Those early years gave Matchbox Twenty exceptional success. Formed in Orlando, Florida in 1995, the group exploded onto the rock scene with its 1996 debut album, “You or Someone Like You.” Containing the hits “3 A.M.,” “Push,” “Real World” and “Back 2 Good,” the debut album piled up more than 12 million copies sold in the United States alone. A second album, “Mad Season,” followed in 2000, and topped 4 million copies sold on the strength of the hit songs “Bent” (which topped “Billboard” magazine’s all-genre Hot 100 singles chart) and “If You’re Gone.”

 

By that time, Thomas had already made an impact outside of Matchbox Twenty by co-writing and singing the Grammy-winning hit “Smooth,” on Carlos Santana’s blockbuster 1999 album, “Supernatural.”

 

The next step, though, was a third Matchbox Twenty album, “More Than You Think You Are.” It didn’t reach the heights of popularity of the first two albums, but produced hit singles in “Unwell,” “Bright Lights” and “Disease.”

 

A live DVD: “Show: A Night in the Life of Matchbox Twenty,” followed in 2004, as the group took its first hiatus to allow for solo projects. Much of the next decade was devoted to these outside projects, as Matchbox Twenty only reconvened in 2007 and 2008 for a greatest hits album supplemented by six new songs, “Exile on Mainstream,” and

a tour.

 

Thomas is the band member who has made the biggest impact solo. His 2005 album “Something to Be…,” showcased a more soulful sound and became a was a platinum-certified hit behind the singles “Lonely No More,” “This Is How a Heart Breaks,” “Ever The Same” and “Streetcorner Symphony.”

 

A second Thomas solo album, “Cradlesong,” followed in 2009, before Matchbox Twenty reunited to make the “North” album. After touring that album, Thomas made his third solo album, “The Great Unknown.”

 

Cook and Doucette, though, also have been busy outside of Matchbox Twenty. Doucette, after forming a side band, the Break and Repair Method, has delved into writing music for films, and according to Thomas, has two films to score next year.

 

Cook, meanwhile, has a new duo with singer/songwriter Sheila Marshall, Rivers and Rust, which recently released a debut EP and will have a full-length album out next year. The duo is opening for Matchbox Twenty and Counting Crows this summer.

 

Thomas, meanwhile, has started writing for his next solo album, which he plans to release next year. More writing is on his agenda after the summer tour.

Work order —
In the Matchbox Twenty text, condense the paragraph beginning "Those early years gave" into a brief bulleted list that retains its main facts.

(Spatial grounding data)
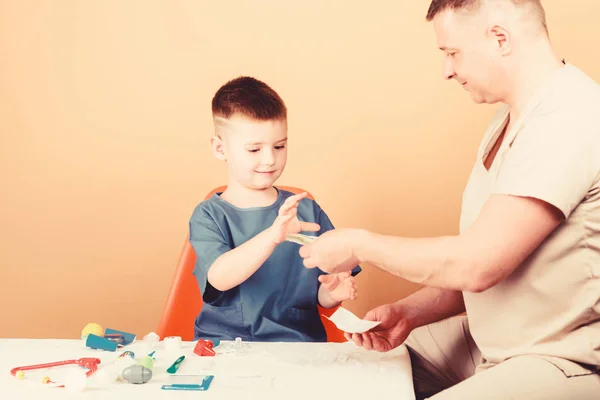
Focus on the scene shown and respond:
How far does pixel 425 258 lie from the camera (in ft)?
4.42

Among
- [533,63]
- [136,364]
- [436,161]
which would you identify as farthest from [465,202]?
[436,161]

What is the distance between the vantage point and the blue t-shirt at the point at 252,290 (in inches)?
69.8

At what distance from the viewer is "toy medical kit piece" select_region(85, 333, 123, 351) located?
1.51 meters

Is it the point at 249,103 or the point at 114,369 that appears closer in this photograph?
the point at 114,369

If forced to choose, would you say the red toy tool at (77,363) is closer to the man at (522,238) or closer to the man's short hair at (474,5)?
the man at (522,238)

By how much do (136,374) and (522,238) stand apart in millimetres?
717

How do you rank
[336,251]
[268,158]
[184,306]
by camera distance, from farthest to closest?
[184,306], [268,158], [336,251]

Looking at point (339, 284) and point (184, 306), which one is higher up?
point (339, 284)

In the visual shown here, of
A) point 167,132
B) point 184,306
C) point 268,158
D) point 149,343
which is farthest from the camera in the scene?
point 167,132

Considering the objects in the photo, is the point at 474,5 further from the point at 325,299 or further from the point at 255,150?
the point at 325,299

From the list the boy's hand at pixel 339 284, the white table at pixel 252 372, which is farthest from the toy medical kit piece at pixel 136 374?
the boy's hand at pixel 339 284

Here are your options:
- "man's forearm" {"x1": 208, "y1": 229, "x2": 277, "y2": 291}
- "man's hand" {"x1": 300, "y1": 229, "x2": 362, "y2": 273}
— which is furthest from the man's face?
"man's forearm" {"x1": 208, "y1": 229, "x2": 277, "y2": 291}

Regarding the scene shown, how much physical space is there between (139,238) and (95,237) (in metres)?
0.18

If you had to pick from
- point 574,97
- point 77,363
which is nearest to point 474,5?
point 574,97
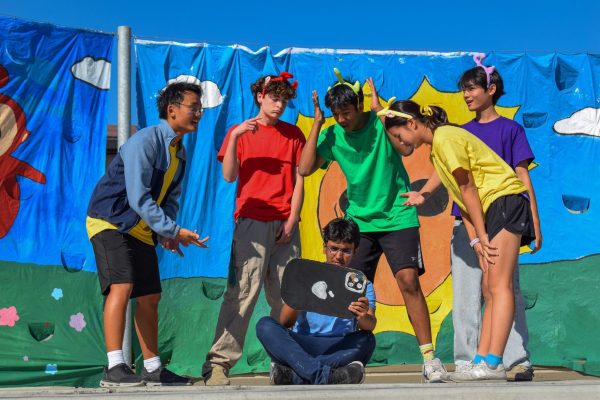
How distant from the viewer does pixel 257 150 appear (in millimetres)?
4363

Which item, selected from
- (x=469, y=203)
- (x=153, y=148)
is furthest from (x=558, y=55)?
(x=153, y=148)

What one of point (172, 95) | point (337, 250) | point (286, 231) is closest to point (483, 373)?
point (337, 250)

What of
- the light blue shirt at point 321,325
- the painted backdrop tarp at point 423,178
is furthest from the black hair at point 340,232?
the painted backdrop tarp at point 423,178

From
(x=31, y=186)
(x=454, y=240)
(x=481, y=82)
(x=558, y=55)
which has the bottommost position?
(x=454, y=240)

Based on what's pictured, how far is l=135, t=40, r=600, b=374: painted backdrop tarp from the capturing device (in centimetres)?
506

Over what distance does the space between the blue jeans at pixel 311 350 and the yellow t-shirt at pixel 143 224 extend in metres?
0.70

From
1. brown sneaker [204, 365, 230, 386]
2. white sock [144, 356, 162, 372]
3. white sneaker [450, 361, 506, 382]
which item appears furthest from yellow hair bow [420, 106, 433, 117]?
white sock [144, 356, 162, 372]

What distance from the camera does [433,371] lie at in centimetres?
386

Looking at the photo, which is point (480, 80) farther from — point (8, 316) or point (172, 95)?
point (8, 316)

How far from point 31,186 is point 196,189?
3.21 feet

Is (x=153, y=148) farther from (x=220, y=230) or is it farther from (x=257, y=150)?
(x=220, y=230)

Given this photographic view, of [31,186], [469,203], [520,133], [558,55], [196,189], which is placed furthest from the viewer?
[558,55]

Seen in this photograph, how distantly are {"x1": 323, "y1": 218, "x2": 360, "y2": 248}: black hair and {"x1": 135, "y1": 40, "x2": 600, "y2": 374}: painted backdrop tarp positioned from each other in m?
1.25

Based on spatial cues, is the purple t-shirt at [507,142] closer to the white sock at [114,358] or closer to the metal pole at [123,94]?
the white sock at [114,358]
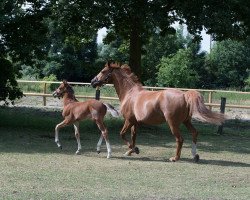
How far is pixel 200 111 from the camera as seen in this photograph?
36.7 feet

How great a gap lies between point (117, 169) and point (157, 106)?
209 cm

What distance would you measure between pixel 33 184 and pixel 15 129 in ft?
27.9

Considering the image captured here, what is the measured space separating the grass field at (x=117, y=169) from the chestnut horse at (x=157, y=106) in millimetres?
766

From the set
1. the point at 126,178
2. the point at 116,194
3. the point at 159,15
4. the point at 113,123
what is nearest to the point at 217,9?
the point at 159,15

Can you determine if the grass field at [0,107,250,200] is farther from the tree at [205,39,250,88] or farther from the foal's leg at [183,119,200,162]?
the tree at [205,39,250,88]

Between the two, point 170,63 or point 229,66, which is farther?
point 229,66

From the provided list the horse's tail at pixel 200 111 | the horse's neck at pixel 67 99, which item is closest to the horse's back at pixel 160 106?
the horse's tail at pixel 200 111

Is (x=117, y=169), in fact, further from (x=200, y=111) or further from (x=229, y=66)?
(x=229, y=66)

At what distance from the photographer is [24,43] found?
1611 cm

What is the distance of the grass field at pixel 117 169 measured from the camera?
816 centimetres

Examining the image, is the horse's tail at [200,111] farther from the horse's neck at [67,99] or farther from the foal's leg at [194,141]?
the horse's neck at [67,99]

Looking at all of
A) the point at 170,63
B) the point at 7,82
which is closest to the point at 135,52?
the point at 7,82

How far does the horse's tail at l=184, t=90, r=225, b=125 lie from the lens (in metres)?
11.1

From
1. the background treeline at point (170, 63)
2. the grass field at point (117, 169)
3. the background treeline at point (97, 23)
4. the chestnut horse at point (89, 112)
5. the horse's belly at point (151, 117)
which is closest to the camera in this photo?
the grass field at point (117, 169)
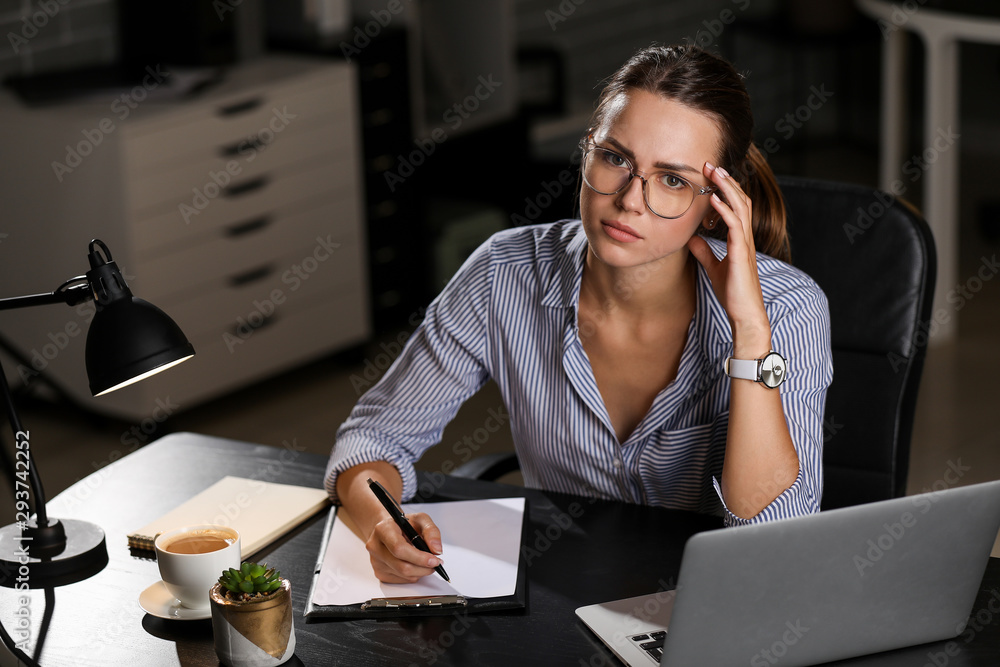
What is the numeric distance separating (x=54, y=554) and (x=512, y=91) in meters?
3.26

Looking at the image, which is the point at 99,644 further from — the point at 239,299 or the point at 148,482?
the point at 239,299

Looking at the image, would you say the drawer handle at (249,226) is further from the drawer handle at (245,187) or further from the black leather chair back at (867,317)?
the black leather chair back at (867,317)

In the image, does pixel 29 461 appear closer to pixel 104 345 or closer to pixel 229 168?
pixel 104 345

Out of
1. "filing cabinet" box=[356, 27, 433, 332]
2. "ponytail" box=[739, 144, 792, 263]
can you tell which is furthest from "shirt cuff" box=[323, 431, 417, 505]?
"filing cabinet" box=[356, 27, 433, 332]

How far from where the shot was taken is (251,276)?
3727mm

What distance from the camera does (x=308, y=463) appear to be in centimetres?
177

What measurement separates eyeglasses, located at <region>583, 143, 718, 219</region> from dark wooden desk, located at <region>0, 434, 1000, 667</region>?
40 centimetres

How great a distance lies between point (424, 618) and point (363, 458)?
36 centimetres

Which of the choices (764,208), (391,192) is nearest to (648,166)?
(764,208)

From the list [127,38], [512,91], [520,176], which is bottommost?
[520,176]

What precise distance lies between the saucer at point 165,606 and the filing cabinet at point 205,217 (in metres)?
2.06

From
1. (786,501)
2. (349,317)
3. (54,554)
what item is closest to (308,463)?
(54,554)

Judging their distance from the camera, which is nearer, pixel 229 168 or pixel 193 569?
pixel 193 569

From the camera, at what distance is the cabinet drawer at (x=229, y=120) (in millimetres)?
3299
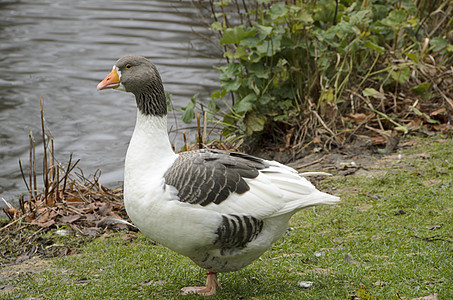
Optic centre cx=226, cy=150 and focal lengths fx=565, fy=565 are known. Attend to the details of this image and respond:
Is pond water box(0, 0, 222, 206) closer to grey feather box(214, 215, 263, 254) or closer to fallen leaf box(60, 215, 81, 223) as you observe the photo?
fallen leaf box(60, 215, 81, 223)

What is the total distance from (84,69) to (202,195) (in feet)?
35.0

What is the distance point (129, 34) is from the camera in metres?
16.5

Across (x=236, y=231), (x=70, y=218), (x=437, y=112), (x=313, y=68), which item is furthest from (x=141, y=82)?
(x=437, y=112)

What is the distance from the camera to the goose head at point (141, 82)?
15.7 ft

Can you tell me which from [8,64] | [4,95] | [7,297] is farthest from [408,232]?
[8,64]

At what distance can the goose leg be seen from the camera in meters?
4.73

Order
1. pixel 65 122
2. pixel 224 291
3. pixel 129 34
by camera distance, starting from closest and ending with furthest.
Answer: pixel 224 291, pixel 65 122, pixel 129 34

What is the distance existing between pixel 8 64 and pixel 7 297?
10430 mm

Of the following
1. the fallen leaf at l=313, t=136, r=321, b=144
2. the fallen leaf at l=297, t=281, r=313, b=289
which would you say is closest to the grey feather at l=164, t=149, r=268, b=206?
the fallen leaf at l=297, t=281, r=313, b=289

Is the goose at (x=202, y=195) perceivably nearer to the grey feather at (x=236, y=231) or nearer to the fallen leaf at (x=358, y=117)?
the grey feather at (x=236, y=231)

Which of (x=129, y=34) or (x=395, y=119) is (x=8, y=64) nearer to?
(x=129, y=34)

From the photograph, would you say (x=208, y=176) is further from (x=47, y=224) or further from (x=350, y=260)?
(x=47, y=224)

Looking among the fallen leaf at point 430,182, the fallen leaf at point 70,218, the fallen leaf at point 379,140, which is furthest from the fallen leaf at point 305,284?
the fallen leaf at point 379,140

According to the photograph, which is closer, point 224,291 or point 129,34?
point 224,291
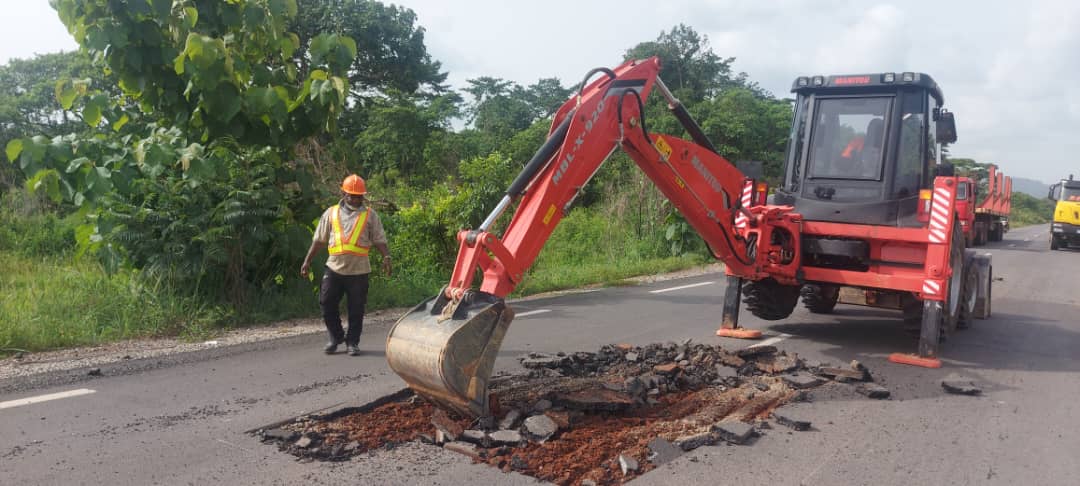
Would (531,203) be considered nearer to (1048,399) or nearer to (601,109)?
(601,109)

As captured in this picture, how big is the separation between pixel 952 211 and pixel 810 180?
5.18ft

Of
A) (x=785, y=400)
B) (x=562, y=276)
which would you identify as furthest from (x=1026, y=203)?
(x=785, y=400)

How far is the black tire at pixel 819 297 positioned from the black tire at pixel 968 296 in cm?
141

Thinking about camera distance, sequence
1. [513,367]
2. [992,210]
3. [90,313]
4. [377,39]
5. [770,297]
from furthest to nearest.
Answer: [377,39] < [992,210] < [770,297] < [90,313] < [513,367]

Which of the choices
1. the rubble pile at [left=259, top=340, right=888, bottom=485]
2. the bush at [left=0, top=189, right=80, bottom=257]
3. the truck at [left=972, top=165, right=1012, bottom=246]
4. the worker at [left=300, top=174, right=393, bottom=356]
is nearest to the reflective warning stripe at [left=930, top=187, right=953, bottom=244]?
the rubble pile at [left=259, top=340, right=888, bottom=485]

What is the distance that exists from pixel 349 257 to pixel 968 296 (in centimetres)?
738

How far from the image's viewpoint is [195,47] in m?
7.93

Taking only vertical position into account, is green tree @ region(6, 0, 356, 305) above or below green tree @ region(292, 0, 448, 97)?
below

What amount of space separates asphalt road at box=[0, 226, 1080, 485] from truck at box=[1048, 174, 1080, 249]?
2071 centimetres

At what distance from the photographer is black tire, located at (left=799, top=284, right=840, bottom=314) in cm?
921

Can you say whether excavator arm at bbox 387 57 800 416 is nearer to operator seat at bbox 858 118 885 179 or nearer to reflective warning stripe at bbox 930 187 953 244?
operator seat at bbox 858 118 885 179

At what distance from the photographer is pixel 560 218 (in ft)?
18.4

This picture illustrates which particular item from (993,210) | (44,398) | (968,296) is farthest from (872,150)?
(993,210)

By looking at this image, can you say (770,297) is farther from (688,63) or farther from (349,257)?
(688,63)
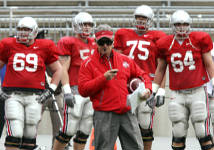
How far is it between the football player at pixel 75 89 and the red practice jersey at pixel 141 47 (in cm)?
38

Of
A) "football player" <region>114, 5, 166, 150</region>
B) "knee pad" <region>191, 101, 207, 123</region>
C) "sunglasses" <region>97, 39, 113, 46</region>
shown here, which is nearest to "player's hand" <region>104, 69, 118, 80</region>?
"sunglasses" <region>97, 39, 113, 46</region>

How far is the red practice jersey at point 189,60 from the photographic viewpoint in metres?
5.36

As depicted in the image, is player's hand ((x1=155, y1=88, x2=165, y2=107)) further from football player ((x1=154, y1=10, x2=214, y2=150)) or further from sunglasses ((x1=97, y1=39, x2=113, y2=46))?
sunglasses ((x1=97, y1=39, x2=113, y2=46))

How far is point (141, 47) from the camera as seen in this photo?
233 inches

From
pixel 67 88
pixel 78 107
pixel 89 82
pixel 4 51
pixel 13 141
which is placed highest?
pixel 4 51

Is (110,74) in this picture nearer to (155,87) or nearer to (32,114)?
(32,114)

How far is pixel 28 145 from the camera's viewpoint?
5.36 m

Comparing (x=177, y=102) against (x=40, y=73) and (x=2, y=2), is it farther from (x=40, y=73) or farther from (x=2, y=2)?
(x=2, y=2)

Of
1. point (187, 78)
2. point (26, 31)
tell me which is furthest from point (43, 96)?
point (187, 78)

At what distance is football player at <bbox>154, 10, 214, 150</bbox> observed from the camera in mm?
5242

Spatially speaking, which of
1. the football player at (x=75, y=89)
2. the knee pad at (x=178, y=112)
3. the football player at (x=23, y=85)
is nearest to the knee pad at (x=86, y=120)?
the football player at (x=75, y=89)

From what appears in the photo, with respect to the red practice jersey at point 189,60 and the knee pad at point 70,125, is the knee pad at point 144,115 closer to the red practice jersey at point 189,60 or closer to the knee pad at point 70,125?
the red practice jersey at point 189,60

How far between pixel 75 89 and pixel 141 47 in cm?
91

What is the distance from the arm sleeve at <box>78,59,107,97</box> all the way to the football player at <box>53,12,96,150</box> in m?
1.37
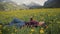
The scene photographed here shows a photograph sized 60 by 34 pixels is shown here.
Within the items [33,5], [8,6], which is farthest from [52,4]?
[8,6]

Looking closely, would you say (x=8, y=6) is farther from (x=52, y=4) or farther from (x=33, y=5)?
(x=52, y=4)

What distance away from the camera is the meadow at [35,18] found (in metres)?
2.08

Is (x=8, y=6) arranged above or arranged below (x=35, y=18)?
above

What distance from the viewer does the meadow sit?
2.08 meters

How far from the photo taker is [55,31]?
207 cm

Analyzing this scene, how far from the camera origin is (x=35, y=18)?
2246 millimetres

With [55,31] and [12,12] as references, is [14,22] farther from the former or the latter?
[55,31]

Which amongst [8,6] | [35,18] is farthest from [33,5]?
[8,6]

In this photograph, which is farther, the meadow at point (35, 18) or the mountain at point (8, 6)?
the mountain at point (8, 6)

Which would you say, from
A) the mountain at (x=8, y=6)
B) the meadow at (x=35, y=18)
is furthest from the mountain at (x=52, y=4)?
the mountain at (x=8, y=6)

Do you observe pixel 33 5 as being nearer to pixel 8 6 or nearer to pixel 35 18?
pixel 35 18

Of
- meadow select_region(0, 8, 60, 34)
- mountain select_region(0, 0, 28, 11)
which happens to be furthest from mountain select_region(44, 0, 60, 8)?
mountain select_region(0, 0, 28, 11)

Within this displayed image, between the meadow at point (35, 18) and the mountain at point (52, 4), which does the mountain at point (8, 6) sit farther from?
the mountain at point (52, 4)

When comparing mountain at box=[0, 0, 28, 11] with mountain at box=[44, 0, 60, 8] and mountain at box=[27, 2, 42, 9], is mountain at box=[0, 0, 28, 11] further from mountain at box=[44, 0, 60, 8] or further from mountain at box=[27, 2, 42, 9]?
mountain at box=[44, 0, 60, 8]
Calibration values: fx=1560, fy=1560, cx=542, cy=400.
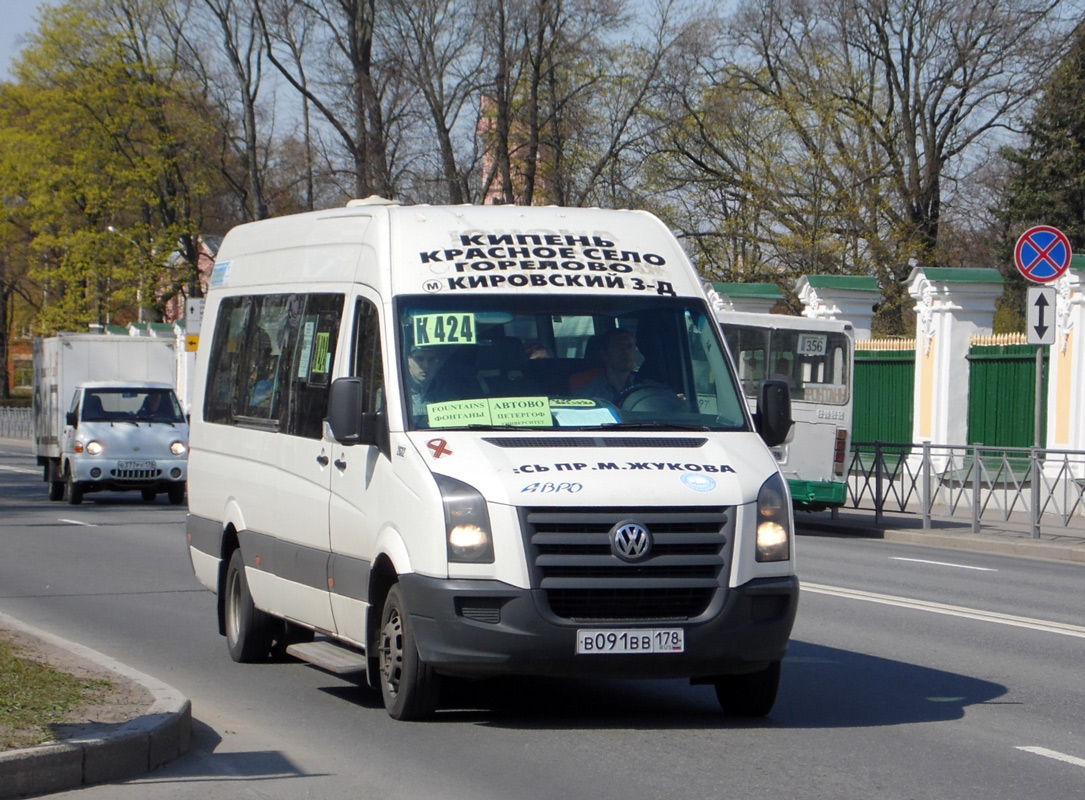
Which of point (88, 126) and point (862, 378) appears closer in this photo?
point (862, 378)

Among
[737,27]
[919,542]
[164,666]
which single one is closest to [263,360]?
[164,666]

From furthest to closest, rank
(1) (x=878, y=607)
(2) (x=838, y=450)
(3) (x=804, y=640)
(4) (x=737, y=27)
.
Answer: (4) (x=737, y=27) < (2) (x=838, y=450) < (1) (x=878, y=607) < (3) (x=804, y=640)

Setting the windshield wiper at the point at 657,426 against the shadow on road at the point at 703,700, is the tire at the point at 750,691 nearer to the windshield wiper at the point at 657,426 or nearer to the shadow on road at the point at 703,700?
the shadow on road at the point at 703,700

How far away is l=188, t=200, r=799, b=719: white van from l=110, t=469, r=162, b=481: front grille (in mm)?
14979

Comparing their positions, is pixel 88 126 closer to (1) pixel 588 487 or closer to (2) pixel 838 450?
(2) pixel 838 450

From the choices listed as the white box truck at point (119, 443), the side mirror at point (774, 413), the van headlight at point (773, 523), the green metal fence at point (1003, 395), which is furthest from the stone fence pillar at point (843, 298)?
the van headlight at point (773, 523)

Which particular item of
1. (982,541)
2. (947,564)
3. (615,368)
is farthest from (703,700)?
(982,541)

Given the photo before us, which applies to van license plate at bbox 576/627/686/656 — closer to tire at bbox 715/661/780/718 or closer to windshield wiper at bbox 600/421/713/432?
tire at bbox 715/661/780/718

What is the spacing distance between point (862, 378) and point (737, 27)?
1696 cm

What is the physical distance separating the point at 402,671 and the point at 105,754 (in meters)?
1.58

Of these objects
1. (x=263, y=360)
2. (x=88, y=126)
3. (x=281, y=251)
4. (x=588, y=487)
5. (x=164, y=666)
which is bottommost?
(x=164, y=666)

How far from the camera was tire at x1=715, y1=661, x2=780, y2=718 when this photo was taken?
754 centimetres

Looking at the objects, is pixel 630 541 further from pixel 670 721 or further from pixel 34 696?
pixel 34 696

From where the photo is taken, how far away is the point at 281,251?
950cm
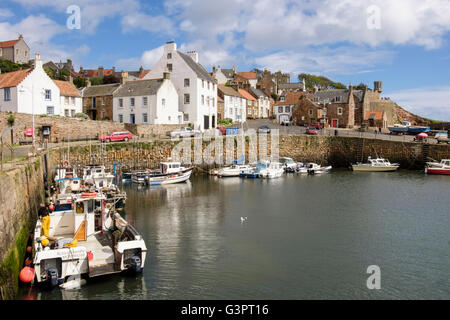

Response area —
- Matchbox Twenty was formed in Orlando, Florida, in 1995 and had exceptional success in its early years.
- Its 1996 debut album, "You or Someone Like You," included the hits "3 A.M.," "Push," "Real World" and "Back 2 Good" and sold more than 12 million copies in the United States alone.
- Its second album, "Mad Season" (2000), sold more than 4 million copies on the strength of "Bent," which topped "Billboard" magazine's all-genre Hot 100 singles chart, and "If You're Gone."